▶ _Selected text_
= = = =
Observation data (J2000.0 epoch)
- Right ascension: 02^{h} 42.1^{m}
- Declination: +42° 46′
- Distance: 1,500 light years (470 pc)
- Apparent magnitude (V): 5.5
- Apparent dimensions (V): 35.0′

Physical characteristics
- Radius: 7 ly
- Estimated age: 200–250 million years
- Other designations: NGC 1039, Cr 31, OCl 382, C 0238+425

Associations
- Constellation: Perseus

= Messier 34 =

Open cluster in constellation Perseus

Messier 34 (also known as M34, NGC 1039, or the Spiral Cluster) is a large and relatively near open cluster in Perseus. It was probably discovered by Giovanni Batista Hodierna before 1654 and included by Charles Messier in his catalog of comet-like objects in 1764. Messier described it as, "A cluster of small stars a little below the parallel of γ (Andromedae). In an ordinary telescope of 3 feet one can distinguish the stars."

Based on the distance modulus of 8.38, it is about 470 pc away. For stars ranging from 0.12 to 1 solar mass, the cluster has about 400. It spans about 35′ on the sky which translates to a true radius of 7.5 light years at such distance. The cluster is just visible to the naked eye in very dark conditions, well away from city lights. It is possible to see it in binoculars when light pollution is low.

The age of this cluster lies between the ages of the Pleiades open cluster at 100 million years and the Hyades open cluster at 800 million years. Specifically, comparison between noted stellar spectra and the values predicted by stellar evolutionary models suggest 200-250 million years. This is roughly the age at which stars with half a solar mass enter the main sequence. By comparison, stars like the Sun enter the main sequence after 30 million years.

The average proportion of elements with higher atomic numbers than helium is termed the metallicity by astronomers. This is expressed by the logarithm of the ratio of iron to hydrogen, compared to the same proportion in the Sun. For M34, the metallicity has a value of [Fe/H] = +0.07 ± 0.04. This is equivalent to a 17% higher proportion of iron compared to the Sun. Other elements show a similar abundance, save for nickel which is underabundant.

At least 19 members are white dwarfs. These are stellar remnants of progenitor stars of up to eight solar masses that have evolved through the main sequence and are no longer have thermonuclear fusion to generate energy. Seventeen of these are of spectral type DA or DAZ, while one is a type DB and the last is a type DC.
= = = =
▶ _Dataset content_
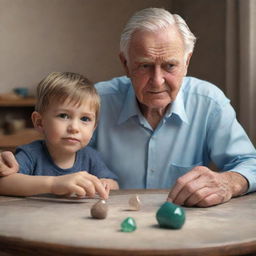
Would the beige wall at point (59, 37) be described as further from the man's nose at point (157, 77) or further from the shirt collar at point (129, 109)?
= = = =
▶ _Exercise requirements_
1 - Retype the Messier 34 passage from "Open cluster in constellation" to "pollution is low.".
2 - According to the Messier 34 passage, in what year did Charles Messier include the cluster in his catalog?
The listing is separate material and has no connection to the Messier 34 passage.

▶ _Responses to the tasks_
1 -
Open cluster in constellation Perseus

Messier 34 (also known as M34, NGC 1039, or the Spiral Cluster) is a large and relatively near open cluster in Perseus. It was probably discovered by Giovanni Batista Hodierna before 1654 and included by Charles Messier in his catalog of comet-like objects in 1764. Messier described it as, "A cluster of small stars a little below the parallel of γ (Andromedae). In an ordinary telescope of 3 feet one can distinguish the stars."

Based on the distance modulus of 8.38, it is about 470 pc away. For stars ranging from 0.12 to 1 solar mass, the cluster has about 400. It spans about 35′ on the sky which translates to a true radius of 7.5 light years at such distance. The cluster is just visible to the naked eye in very dark conditions, well away from city lights. It is possible to see it in binoculars when light pollution is low.

2 - 1764